The dry crushing and screening circuit consists of a conventional open circuit primary jaw crusher and cone crusher in closed circuit with dry screening. A crushed ore bin, with 6 hours live capacity and a dedicated emergency loading facility, allows surge between crushing and screening and the wet processing plant. The final crush size of 6mm will be achieved with the HPGR in closed circuit with wet screening. In preparation for flotation, a 6MW ball mill, designed to grind to P80<106-150 µm, will be used in close circuit with conventional cyclone classification for final comminution.

The metallurgical process selected for Goulamina is a proven contemporary process for the beneficiation of spodumene-containing ores to saleable spodumene concentrates.

The process is standard practice and involves crushing, grinding, desliming, magnetic separation, multi stage flotation, concentrate filtration and bulk transport to consumer.

The process plant is designed to treat ore at the rate of 2.3 million tonnes per annum. Ore hauled from the open pits will be stockpiled on a ROM pad and loaded into the crushing circuit via front end loader. Blending of ore from different areas in the pit will be possible by simultaneous loading from numerous ROM stockpiles with different grades recorded.

The milled ore is deslimed, iron bearing minerals removed with magnetic separators and mica removed prior to spodumene flotation. The multi-stage flotation circuit design includes rougher, cleaner and scavenger tank cells.

Concentrate will be dewatered via conventional vacuum belt filters for thickening and filtration.
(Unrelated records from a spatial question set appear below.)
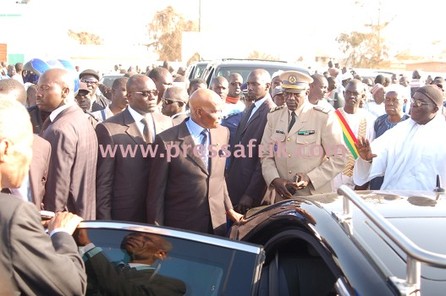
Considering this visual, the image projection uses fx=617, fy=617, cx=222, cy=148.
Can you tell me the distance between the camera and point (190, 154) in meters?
4.55

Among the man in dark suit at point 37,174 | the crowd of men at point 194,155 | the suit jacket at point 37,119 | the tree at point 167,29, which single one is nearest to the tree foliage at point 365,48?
the tree at point 167,29

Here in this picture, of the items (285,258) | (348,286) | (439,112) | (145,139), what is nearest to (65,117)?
(145,139)

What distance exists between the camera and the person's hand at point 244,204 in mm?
5672

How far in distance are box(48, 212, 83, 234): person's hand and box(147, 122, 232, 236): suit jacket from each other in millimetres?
1928

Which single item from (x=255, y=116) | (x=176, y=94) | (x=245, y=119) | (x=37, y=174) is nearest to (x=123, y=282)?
(x=37, y=174)

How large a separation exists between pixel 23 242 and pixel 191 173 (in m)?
2.61

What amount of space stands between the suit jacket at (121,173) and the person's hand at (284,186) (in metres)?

The dewatered product will be stockpiled in covered sheds, ready for loading onto road transport. All tailings from the processing plant will be dewatered in a thickener and pumped to the nearby tailings storage facility. Reagent storage and mixing facilities will be provided to support operations. The plant layout design was optimised to reduce footprint, pipe racks and conveyor lengths.